AbstractExtra virgin olive oil is expensive to produce and its rising popularity as part of a healthy diet over the last two decades has increased world demand. This has led to olive oil being diluted with cheaper vegetable oils in an attempt to increase output and, therefore, profit. Some oil producing areas are considered to produce a superior quality olive oil and some suppliers import oil from other, less fashionable, areas and export the oil as 'bottled in' the more favoured region. This thesis examines the questions that arise concerning the authenticity of olive oil. It investigates whether spectroscopic data (NMR and IR) analysed by multivariate analysis (Unscrambler 7.5, Camo ASA) can reliably characterise Greek olive oil samples by their area and year or identify adulteration with sunflower oil. Extraction of the volatile compounds would also be considered to discover whether this fraction of olive oil could be useful in the determination of oil origin.

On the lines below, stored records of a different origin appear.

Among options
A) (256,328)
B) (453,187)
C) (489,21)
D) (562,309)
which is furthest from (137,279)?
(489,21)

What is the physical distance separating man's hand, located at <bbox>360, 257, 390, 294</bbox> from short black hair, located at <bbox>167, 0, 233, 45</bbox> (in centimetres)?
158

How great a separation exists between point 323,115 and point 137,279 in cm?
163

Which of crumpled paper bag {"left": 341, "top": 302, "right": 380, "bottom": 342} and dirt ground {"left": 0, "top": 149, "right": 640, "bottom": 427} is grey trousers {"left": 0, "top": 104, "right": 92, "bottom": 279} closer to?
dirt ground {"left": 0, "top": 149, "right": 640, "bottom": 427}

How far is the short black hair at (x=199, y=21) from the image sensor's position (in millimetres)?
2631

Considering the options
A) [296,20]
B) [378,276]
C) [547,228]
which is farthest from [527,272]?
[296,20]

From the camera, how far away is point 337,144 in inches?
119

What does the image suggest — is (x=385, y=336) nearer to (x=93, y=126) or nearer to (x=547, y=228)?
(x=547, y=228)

The PLS1 regression models constructed using IR data for a set of samples from the Crete 1995/96 harvest gave a low error of prediction for the measured percentage sunflower adulteration against the predicted values. An RMSEP of 0.795% sunflower oil with an offset of 0.147% using 11 regression components gave good prediction of adulteration of unknown samples.

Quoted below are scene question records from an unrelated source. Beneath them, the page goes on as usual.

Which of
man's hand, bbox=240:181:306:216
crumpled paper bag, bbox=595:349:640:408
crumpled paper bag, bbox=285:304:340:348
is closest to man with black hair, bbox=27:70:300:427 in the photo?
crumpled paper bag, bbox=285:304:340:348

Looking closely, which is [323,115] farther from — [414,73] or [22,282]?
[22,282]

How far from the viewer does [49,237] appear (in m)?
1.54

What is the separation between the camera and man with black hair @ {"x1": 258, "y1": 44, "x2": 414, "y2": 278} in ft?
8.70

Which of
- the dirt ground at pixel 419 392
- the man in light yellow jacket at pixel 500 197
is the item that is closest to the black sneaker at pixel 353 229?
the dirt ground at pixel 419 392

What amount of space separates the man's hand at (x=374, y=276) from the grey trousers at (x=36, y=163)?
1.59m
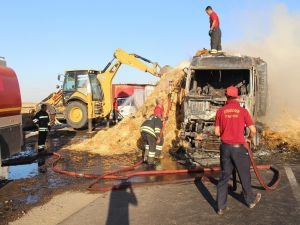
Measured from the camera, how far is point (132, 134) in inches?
551

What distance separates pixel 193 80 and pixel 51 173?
18.1ft

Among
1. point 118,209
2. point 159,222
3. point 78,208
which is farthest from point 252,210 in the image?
point 78,208

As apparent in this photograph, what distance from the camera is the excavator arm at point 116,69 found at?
20.2m

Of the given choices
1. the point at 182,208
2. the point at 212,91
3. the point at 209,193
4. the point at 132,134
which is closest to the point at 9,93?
the point at 182,208

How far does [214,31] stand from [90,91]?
27.3 feet

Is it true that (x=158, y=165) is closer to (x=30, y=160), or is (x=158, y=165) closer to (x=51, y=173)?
(x=51, y=173)

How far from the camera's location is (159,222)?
5.89 metres

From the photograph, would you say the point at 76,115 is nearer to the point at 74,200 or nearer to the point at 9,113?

PCA models of proton NMR data produced classification plots with clear separation between oils originating from Crete and those from other areas of Greece. They also gave unequivocal classification of each year's harvest, making it possible to ascertain the year and area of olive growth.
SFE and SPME were both used for the extraction of the volatile fraction of olive oil with separation and detection by GC-MS. Hierarchical clustering (SPSS) showed rudimentary grouping of the oils by area of origin using both techniques. Coupling the two extraction techniques gave a novel methodology, which with improvements, could become an exciting new procedure.